I loathe winter in Britain, and I’m not the only one. Even the seagulls sitting on the roof outside my window look grumpier than usual.
As the clouds descend on the grey snow, and the light fades at three o-clock, it’s with even greater feelings of longing than usual that I consider that a week ago, I was sitting in the most extraordinary vineyard it’s every been my pleasure to visit.
It was in the eastern half of Chile’s Elqui Valley – an area that, with 300 days of sun a year and next to no rainfall, is essentially a conurbation of the Atacama Desert.
Down in the valley floor, where it gets sappingly hot, the land is carpeted with grapes growing for pisco and the Sainsbury’s fruit aisle.
But I’m not down in the valley. I’m in a narrow off-shoot that climbs up to 2,000 feet. All around me are towering walls of rock the colour of caffe latte, sheer, baked and imposing. The soil is parched grey dust, and, apart from the gentle sound of the wind and the rustling of the bush vines, it is dead silent.
This is Vina Falernia’s Huanta vineyard and while at the moment it is only planted with PX and Moscatel grapes, the winery is experimenting with Syrah and Sauvignon Blanc. The former, in particular, could give something pretty exceptional here. For while temperatures climb to 32 degrees during the day, there is always, always a breeze – and at this altitude half way up the Andes you can imagine how the mercury drops at night.
It’s places like this that, I think, make Chile the most exciting wine country on the planet just at the moment. Ten years ago, when I first started coming here, it was still very much about the vineyards of the Central Valley: your Maipos, Rapels and so on, with Casablanca the sole cool climate representative (and a somewhat patchy one at that).

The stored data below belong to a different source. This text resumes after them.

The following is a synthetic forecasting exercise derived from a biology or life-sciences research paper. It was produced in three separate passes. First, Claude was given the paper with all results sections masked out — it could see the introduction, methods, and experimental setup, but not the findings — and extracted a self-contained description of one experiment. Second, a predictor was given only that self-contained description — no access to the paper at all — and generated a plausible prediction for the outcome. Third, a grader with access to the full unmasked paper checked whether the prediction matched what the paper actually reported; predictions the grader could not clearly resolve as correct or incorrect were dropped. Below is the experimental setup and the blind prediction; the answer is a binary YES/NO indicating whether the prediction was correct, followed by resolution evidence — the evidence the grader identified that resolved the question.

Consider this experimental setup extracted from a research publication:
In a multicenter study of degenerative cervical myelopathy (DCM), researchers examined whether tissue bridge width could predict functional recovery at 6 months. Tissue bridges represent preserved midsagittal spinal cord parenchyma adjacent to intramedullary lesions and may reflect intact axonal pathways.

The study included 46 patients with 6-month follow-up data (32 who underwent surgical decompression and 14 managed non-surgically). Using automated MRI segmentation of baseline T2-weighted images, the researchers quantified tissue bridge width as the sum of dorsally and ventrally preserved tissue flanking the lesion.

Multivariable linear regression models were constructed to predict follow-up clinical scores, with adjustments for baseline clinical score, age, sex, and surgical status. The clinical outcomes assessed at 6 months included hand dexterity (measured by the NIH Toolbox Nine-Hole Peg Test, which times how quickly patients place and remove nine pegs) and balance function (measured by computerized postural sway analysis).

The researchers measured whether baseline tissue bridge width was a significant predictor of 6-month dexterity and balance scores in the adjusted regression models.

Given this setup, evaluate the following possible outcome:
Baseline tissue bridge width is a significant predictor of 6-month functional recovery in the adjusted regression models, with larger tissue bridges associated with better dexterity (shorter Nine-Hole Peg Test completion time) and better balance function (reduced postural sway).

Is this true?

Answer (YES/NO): NO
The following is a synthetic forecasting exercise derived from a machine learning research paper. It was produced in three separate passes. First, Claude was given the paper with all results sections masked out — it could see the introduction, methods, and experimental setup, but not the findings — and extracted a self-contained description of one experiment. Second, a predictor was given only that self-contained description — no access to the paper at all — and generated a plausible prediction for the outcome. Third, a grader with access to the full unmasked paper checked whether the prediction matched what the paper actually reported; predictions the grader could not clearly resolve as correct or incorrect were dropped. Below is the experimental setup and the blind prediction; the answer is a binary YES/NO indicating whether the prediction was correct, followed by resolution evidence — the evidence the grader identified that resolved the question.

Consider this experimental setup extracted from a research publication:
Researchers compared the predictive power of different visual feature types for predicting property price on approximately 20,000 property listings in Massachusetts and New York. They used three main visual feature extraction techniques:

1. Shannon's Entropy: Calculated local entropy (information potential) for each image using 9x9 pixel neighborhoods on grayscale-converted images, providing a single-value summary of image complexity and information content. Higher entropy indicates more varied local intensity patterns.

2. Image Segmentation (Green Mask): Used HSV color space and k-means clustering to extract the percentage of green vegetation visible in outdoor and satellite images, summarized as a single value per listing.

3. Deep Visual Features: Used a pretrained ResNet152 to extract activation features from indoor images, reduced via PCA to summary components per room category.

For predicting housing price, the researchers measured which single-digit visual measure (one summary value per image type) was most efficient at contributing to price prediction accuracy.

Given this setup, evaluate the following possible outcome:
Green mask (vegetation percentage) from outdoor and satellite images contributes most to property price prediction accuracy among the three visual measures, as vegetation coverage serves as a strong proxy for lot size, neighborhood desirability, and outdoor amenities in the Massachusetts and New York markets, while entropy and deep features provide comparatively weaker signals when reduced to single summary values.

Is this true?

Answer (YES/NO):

The last decade, though, has seen the renaissance of Bio Bio to the south, and the appearance of Leyda and San Antonio to the West and Limari and Elqui to the north. They are all sunny but cool – a combination that can be truly magnificent in the hands of the right winemaker, as Vina Leyda’s enviable portfolio (Enotria) shows.
If the wines from the older areas are riper, rounder and more crowd-pleasing, those from the chillier, fog-, altitude-, and wind-affected fringes have that lighter, edgier character that sommeliers crave. They are fresh and structured enough to work with food, but soft enough that your customers will still fall in love with them. And they are still exceptional value for money.
The truly astonishing about Chile is that every time I go, winemakers are talking about new areas, with experimental plantings in places I’ve never heard of. Two years later, they have a first vintage. Two years after that, a small production.
In the week I was there I tried next to no Cabernet or Chardonnay – but loads of good Sauvignon, Syrah and Pinot Noir. Even the odd decent Riesling and, astonishingly, given what I wrote about the varietal a couple of months back, a Gewurz that I could actually drink.
It made me rethink my prejudices a bit. And if you think that Chile’s place on the wine list is limited to a cheap Sauvignon and a £20 bottle of Cabernet, then perhaps it’s time you did the same.